Mangrove is absolutely the film that deserves to open this year’s London Film Festival. Steve McQueen’s latest – one of four made-for-TV films due for broadcast on the BBC later this year – is brittle, coarse and incredibly hard to watch – but it’s also hugely uplifting and has never felt more timely.
Based on the real-life events surrounding the Mangrove restaurant in Notting Hill in the late 60s and early 70s, the thematic focus is of course on racial aggression at the hands of the Metropolitan police – and each time a slur is uttered, or the black-owned business is trashed by the police, led by constable Pulley (Sam Spruell, spewing venom), it’s increasingly hard to stomach. It’s testament to how effectively McQueen constructs Mangrove as the hub of the black Notting Hill community, and how likeable its inhabitants are, that seeing such awful abuse of power is so harrowing.

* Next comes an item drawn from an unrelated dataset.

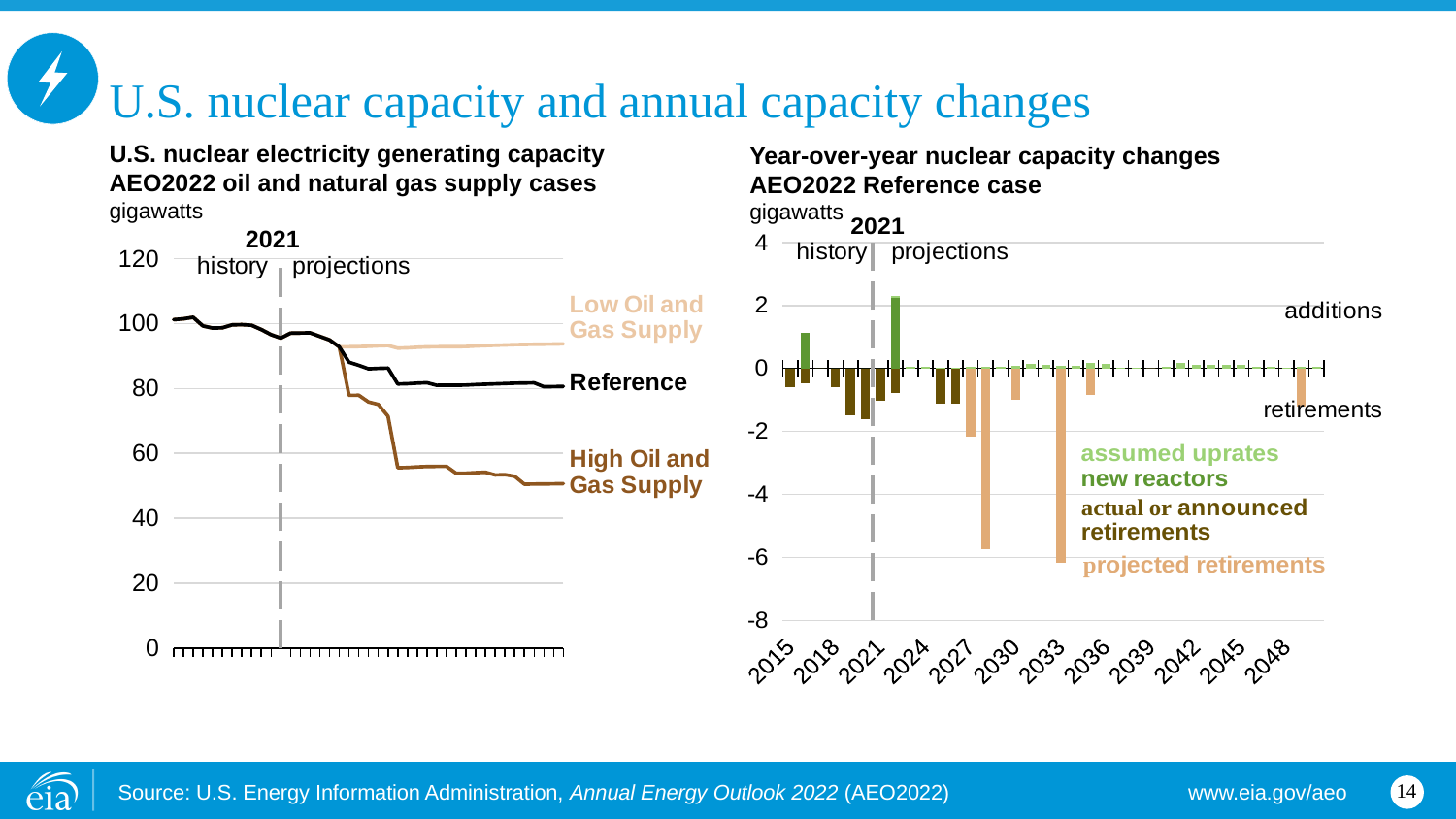
What kind of chart is the right chart, 'Year-over-year nuclear capacity changes'? bar chart In the left chart, is the High Oil and Gas Supply value at the end of the projection period greater or less than 60? less In the left chart, does the Reference series rise or fall over the projection period? fall What kind of chart is the left chart, 'U.S. nuclear electricity generating capacity'? line chart How many series are plotted in the left chart, 'U.S. nuclear electricity generating capacity'? 3 In the left chart, is the Low Oil and Gas Supply value at the end of the projection period greater or less than 80? greater What unit is used on the y axis of the right chart, 'Year-over-year nuclear capacity changes'? gigawatts How many series does the legend of the right chart, 'Year-over-year nuclear capacity changes', list? 4 In the right chart, which year does the dashed vertical line separating history from projections mark? 2021 In the right chart, is the value of the largest projected retirements bar greater or less than -4? less In the left chart, which series has the highest capacity at the end of the projection period? Low Oil and Gas Supply In the left chart, which series has the lowest capacity at the end of the projection period? High Oil and Gas Supply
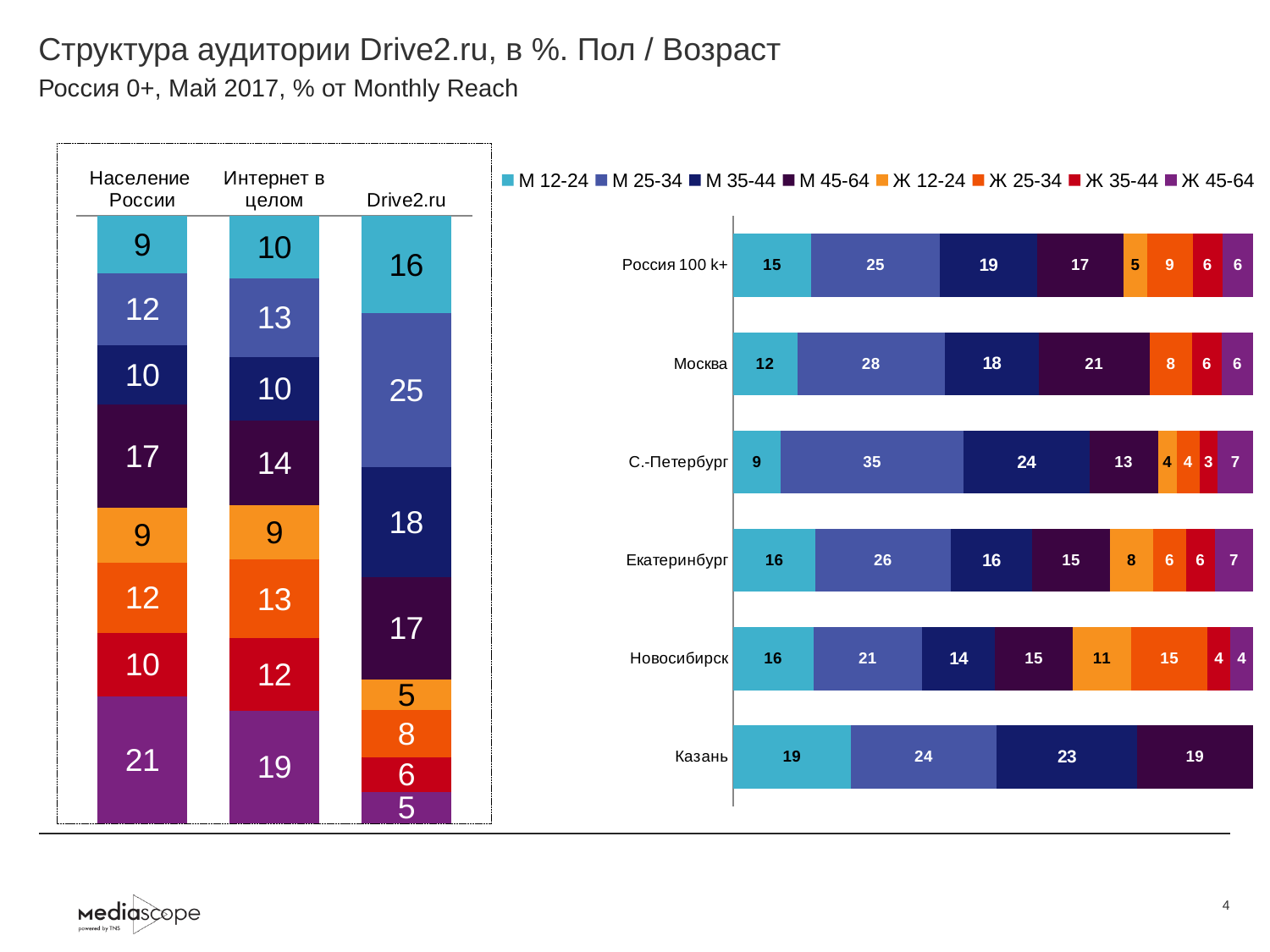
In the right chart, which is larger: the М 45-64 value for Москва or for Екатеринбург? Москва In the right chart, what is the value for Ж 25-34 for Новосибирск? 15 In the right chart, what is the total of the labelled segments for Казань? 85 How many series does the legend of the right chart list? 8 What type of chart is the right chart? Stacked bar chart In the left chart, what is the difference between the М 25-34 values for Drive2.ru and Интернет в целом? 12 How many cities or regions are shown in the right chart? 6 In the left chart, what is the value for Ж 45-64 in the Население России column? 21 In the left chart, what is the value for М 25-34 in the Drive2.ru column? 25 In the right chart, what is the value for М 25-34 for С.-Петербург? 35 In the left chart, which column has the lowest value for Ж 35-44? Drive2.ru In the right chart, which city has the highest value for М 25-34? С.-Петербург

The main rebel against the police’s relentless racism is Frank Crichlow (Shaun Parkes), a commanding lead performance which oozes charisma but also respect. He’s clearly looked up to throughout the community – even hiring lawyers to assist the younger men on knowing their legal rights when arrested – and he’s a true leader. Parkes’ performance is one of measured control but also unbridled rage in equal measure, particularly in the film’s truly fabulous second half: a tense, utterly gripping, Sorkin-esque courtroom battle that grips you and simply refuses to let go.
Every part of this second half is meticulously planned and utterly enthralling, from the snide, micro-aggressive nature of the judge (Alex Jennings) to the long takes that expertly frame the cast’s performances as they pour their heart out to the jury. Letitia Wright particularly shines here as Altheia, one of the famous ‘Mangrove Nine’ who embodies the role of a leader in the same vein as Frank, showing some superb range and proving why she’s one of cinema’s most prolific upcoming talents.
Yet best of all, it’s such an important story to be told, and it’s such a relief that a black director as prolific and celebrated as McQueen helmed this project. It’s a story many will not have heard, and this will certainly bring attention to police and judicial injustices that are sadly still just as prevalent as ever, as the past six months has gravely demonstrated. That said, McQueen is very sensitive in how he handles such incendiary real-life material: scenes of police violence, as distressing as they are, are handled with such panache as to avoid gratuity totally. It’s a remarkably controlled and sensitive way of telling the story, anchored through its characters rather than its action, which works so successfully when each individual is expertly crafted.
And with a story so necessary to hear, McQueen and co-screenwriter Alastair Siddons execute the time period and historical context brilliantly. The set design is truly perfect – this really feels like 1960s London, from the vehicle design to the signs adorning shop windows – and the beautiful soundtrack, mainly comprising of reggae and soul, stunningly sets the jovial atmosphere of the Notting Hill community.
What McQueen and co do with Mangrove is so important. They take a relatively unknown yet disturbingly timely story and turn it into one of the most gripping courtroom dramas of this century. Every performance is crafted incredibly, from Letitia Wright’s simmering anger and passion to Sam Spruell’s repugnant hatred, representing the almost insurmountable levels of institutional racism black communities have faced and continue to face. Its message is as timely as ever, and the film so deftly executes everything it aims for. A truly outstanding British film that deserves its place as the public’s introduction to London Film Festival.